If the default Mcasp_wordBitsSelect_LSB option is selected, the LSBs are packed in to the system memory.

Below is an example of word size = 16bits and slot size = 32 bits and the Mcasp_wordBitsSelect_LSB option is used. On the receiving side, the serializer holds the 32 bit data whose LSB 16 bits are picked up and packed in to the system memory. The MSB 16 bits are ignored.

If the Mcasp_wordBitsSelect_MSB option is used, the serializer’s MSB-16bits are packed in to the system memory. The LSBs are ignored.

Priming

Applications using McASP driver often might send/receive one or two transfers via McASP before sending the application data in/out of McASP through the driver. This would internally set up transfer request queues so that the application can seamlessly send/receive data without the possibility of underrun. This process, a.k.a priming is used in the example application provided with the Processor SDK. In this example two frames are sent/received prior to submitting the application’s audio data to the McASP driver. The number of transfer requests to prime is application dependent and some applications where there may be a lot of delay between transfer requests, enough to cause an underrun, the priming factor could be higher.

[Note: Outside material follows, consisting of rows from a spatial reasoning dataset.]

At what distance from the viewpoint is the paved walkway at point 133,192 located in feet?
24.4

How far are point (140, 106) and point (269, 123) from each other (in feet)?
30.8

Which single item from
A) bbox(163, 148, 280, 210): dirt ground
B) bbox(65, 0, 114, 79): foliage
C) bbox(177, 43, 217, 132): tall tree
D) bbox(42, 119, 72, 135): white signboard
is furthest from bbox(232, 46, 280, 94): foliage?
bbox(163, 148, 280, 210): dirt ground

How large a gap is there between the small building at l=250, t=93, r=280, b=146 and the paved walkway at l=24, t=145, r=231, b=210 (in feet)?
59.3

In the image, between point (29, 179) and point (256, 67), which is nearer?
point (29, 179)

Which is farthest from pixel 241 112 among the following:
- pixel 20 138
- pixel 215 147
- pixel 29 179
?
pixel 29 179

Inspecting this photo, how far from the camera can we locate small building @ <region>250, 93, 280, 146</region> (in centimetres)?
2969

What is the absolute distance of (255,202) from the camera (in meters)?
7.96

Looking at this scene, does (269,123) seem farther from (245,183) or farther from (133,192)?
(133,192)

4.10.3.1. Examples & Unit tests¶

Introduction

The sample application demonstrates the use of the MCASP driver for audio playback. The application uses McASP LLD, and programs the AIC codec on the EVM to send and receive the audio input. The audio received from the AIC codec is loop back-ed at the application and sent back to the AIC codec via MCASP LLD.

Audio test setup

Please ensure the below before running the demo

1. Connect the EVMs stereo audio input to the PCs stereo audio output
2. Connect the EVMs stereo audio output to powered speakers. Please make sure the amplification on the speakers is high enough for the audio output to be heard

Building and running the Example

1. Run pdkProjectCreate to create the MCASP_Audio_<evm>_<device>ExampleProject
2. Load the project on to CCS and build the same.
3. Build the example
4. Load the MCASP_Audio_<evm>_<device>ExampleProject
5. Run the example

Testing the example

1. Play an audio file on the PC.
2. You should be able to hear the same audio on the speakers connected to the EVM. It is the PCs audio output which is loop backed at the EVMs MCASP example outputted to the speakers.

NOTE: Please make sure the speakers output volume is high enough for the audio to be audible.